Die Lebensdauer wird sich bei Heizungen generell verkürzen, so Storz. „Dass eine gute alte Heizung 35 Jahre gelaufen ist, das wird es so in Zukunft nicht mehr geben“, erklärt er. Moderne Gasheizungen hätten eine Lebensdauer von zehn bis 12 Jahren. Eine Wärmepumpe halte 12 bis 15 Jahre. Danach müsse aber nicht die ganze Pumpe ersetzt werden, hier gehe es vielmehr um den Austausch einzelner Teile und nicht um eine neuerliche Investition von 50.000 Euro, beruhigt er.

Was sollten Verbraucher in ihrer Rechnung noch bedenken?

Die CO2-Bepreisung wird laut dem Geschäftsführer ein Riesen-Problem. Öl und Gas seien damit bepreist und die Preise werden sich bis zum Jahr 2028 verdoppeln, da der Staat die C02-Steuer nach und nach umlege. „Das ist eine ganz empfindliche Stellschraube der Energiepreise, die der Staat da geschaffen hat“, meint er. Die Energiekosten gelte es, auf die Jahre hochzurechnen: Welche Heizung verursacht welche Energiekosten? Wer gerade mit seiner Ölheizung 2000 Euro Heizkosten habe, bei dem könnten das 2028 dann schon 4000 Euro sein. Storz ist überzeugt: Unter diesem Gesichtspunkt sind auch (Teil-)Sanierungen gar nicht mehr so teuer. Wer sich diese Rechnung vor Augen führe, sei eher bereit, in eine (Teil-)Sanierung zu investieren.

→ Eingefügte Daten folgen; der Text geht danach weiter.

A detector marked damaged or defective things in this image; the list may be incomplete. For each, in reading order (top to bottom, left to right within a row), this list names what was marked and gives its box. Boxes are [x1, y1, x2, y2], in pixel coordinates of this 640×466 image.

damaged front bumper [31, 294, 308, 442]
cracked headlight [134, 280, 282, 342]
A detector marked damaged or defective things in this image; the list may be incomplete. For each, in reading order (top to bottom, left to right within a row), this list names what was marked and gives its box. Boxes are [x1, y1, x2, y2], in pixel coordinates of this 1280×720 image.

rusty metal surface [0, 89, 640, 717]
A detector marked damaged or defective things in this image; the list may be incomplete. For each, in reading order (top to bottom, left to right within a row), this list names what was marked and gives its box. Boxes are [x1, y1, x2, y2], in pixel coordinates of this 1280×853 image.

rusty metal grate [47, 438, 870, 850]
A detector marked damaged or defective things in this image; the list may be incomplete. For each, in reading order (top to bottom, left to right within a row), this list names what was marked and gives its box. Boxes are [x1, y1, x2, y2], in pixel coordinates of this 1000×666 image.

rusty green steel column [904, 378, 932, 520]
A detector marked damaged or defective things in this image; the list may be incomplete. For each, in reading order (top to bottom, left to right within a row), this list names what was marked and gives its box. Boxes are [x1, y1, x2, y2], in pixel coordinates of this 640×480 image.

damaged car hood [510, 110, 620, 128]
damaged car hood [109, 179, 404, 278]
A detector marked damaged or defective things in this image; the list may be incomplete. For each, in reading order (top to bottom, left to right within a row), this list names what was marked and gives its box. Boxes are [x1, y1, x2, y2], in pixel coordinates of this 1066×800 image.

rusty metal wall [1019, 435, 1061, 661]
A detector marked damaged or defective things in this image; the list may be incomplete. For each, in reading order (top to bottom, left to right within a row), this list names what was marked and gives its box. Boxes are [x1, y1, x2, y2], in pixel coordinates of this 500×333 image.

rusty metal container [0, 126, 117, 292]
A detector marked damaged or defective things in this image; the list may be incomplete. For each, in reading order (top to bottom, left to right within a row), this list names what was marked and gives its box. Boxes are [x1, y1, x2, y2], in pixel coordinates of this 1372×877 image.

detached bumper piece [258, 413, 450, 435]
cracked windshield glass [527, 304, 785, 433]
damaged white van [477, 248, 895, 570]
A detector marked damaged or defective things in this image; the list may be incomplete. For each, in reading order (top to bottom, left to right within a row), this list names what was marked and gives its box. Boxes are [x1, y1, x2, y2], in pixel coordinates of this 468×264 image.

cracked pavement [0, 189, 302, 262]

Gibt es eine generelle Empfehlung, welche Heizart die beste ist?

„Auf jeden Fall hin zu regenerativen Energien und weg von fossilen Brennstoffen.“ Und wenn fossile Brennstoffe unumgänglich seien, dann sei es wichtig, die Anlagen hybrid zu bauen. Jeder Liter Öl oder Kubik Gas, der ersetzt werden könne, sei langfristig der richtige Weg - so die Auffassung des Geschäftsführers.

Was sollte die Politik jetzt tun?

Marcus Storz wünscht sich von der Politik ein klares Bekenntnis zur Klimapolitik und transparente Kommunikation. Für den Endverbraucher sei es wichtig zu wissen, dass regenerative Energien die Zukunft sind. Dazu gehörten klar formulierte Förderungssätze. Genauso wie Förderungen, die dem Endverbraucher einen Umstieg finanziell ermöglichen.